Depois de cinco anos de infrutíferas pesquisas, o grande metalurgista voltou ao Rio, sem haver descoberto ou fundado coisa alguma; tendo ganho 10.000$000 anuais de ordenado, fora uma diária de 10$000para cavalgadura.

Ora, se um burro ganhava aquela soma, quanto deveriam ganhar os inventores e acoroçoadores dessa excursão de tão grande pilhéria?

O transporte dos materiais, do Ipanema a Mato Grosso, custou 22.000$000; parte deles ficou em caminho, e alguns até hoje enferrujam-se ao sol, atirados sobre a praia da cidade de Santos, perto da Alfândega.

Esteve a fábrica em abandono até 1865, ano em que lhe foi nomeado diretor na pessoa do major de engenheiros, dr. Joaquim de Sousa Mursa, a cuja inteligente direção' deve-se a prosperidade relativa em que se acha hoje aquele estabelecimento. 1882.


Quadros a Lápis


Quem tem saúde, dinheiro e curiosidade visita a França, a Alemanha, um pouco a Inglaterra, faz uma ascensão à Suíça e vai descansar algum tempo em Itália.

É tão bom, na volta, ter qualquer coisa a contar do que se viu na viagem; — os ruidosos "boulevards" parisienses; as margens pitorescas do Danúbio; os Alpes suíços com os seus "chalets" destacando na encosta das montanhas nevadas; a opulência londrina; Roma com os seus monumentos históricos, as ruínas dos seus palácios de mármore; e as suas campanhas que a nossa fantasia se compraz em povoar com a graça bucólica da poesia virgiliana... é tão bom podermos dizer: — em tal dia vi Gambetta, ou lord Fulano; — em tal noite contemplei o vulto imponente da catedral de S. Pedro... oh! que belo luar fazia!

Depois, em Veneza... quão doce é cismar ao balanço da gôndola, ouvir a dolente ária que uma condessa romanesca, ali no palácio vizinho, canta com a morbideza característica da italiana... e, eis porque, quando se tem dinheiro e saúde, a gente vai correr terras estrangeiras, para poder, na volta, contar aos que ficaram na pátria: — estive em Paris, em Londres, em Roma...

Eu estive apenas rio Ipanema, mas cismei longas horas no meio dos matos, no coração do Araçoiaba; contemplei o zimbório verdejante da floresta; ouvi cantar a araponga, na doce hora do entardecer; senti-me remoçar na solidão da Natureza.

A minha gôndola era a canoa caipira, e o lago aí estava espraiando-se dormente pelas fraldas da montanha, com as suas rasas ilhotas florescidas, batido em cheio, pelo claro luar destas tão belas noites de verão.

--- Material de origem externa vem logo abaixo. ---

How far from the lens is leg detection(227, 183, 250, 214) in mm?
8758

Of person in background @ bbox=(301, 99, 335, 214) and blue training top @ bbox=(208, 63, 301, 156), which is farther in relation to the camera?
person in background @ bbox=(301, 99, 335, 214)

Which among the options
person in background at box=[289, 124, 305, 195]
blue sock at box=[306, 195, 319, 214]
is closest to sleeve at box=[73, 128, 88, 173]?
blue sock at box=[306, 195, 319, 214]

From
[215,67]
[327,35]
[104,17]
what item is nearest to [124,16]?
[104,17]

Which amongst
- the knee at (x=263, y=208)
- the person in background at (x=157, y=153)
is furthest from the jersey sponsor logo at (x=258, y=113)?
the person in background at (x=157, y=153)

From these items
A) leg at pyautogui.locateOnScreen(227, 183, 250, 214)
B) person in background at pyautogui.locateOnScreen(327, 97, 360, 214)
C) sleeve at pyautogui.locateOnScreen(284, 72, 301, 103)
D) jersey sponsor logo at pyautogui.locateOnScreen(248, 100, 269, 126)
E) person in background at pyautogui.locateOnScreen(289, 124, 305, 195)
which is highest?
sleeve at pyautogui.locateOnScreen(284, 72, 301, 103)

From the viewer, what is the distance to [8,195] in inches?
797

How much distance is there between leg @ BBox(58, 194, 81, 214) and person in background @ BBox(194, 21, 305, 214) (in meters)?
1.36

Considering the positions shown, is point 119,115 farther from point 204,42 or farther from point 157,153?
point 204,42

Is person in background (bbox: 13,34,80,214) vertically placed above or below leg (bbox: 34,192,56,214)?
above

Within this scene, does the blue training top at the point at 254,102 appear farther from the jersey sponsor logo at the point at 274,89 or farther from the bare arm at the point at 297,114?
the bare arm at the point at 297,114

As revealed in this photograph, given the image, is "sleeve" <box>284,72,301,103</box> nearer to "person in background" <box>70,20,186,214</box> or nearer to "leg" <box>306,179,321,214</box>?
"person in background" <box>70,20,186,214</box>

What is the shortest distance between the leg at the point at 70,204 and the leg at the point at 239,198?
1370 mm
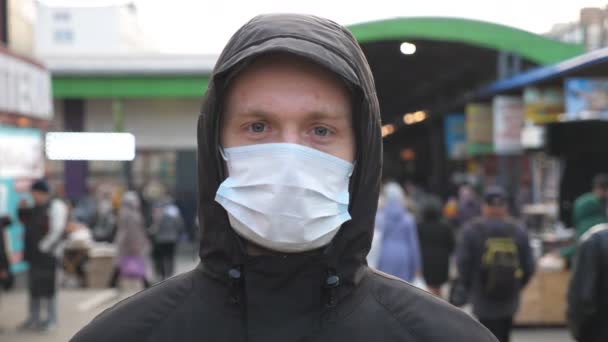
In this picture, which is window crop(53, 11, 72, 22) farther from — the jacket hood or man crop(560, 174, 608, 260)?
the jacket hood

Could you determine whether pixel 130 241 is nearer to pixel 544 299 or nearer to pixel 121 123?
pixel 544 299

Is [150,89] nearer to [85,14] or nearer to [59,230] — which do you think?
[59,230]

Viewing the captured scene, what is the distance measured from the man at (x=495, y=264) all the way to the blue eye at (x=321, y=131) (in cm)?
535

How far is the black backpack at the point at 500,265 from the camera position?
6996mm

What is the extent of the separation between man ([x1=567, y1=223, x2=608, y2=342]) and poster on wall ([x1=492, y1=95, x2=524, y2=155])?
36.0ft

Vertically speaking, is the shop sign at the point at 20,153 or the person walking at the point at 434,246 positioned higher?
the shop sign at the point at 20,153

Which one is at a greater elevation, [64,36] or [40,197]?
Answer: [64,36]

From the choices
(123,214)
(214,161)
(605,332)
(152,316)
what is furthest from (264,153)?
(123,214)

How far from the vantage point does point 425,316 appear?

Muitos dos que me lêem agora já estiveram por certo nesses lugares, e acham, porventura, que sou mais um paisagista do que um narrador, que me demoro em pintar uma aquarela, quando apenas devia descrever o quadro a traços de desenhos geométricos. Mas, é que eu trouxe um lápis de turista e não o tiralinhas do agrimensor.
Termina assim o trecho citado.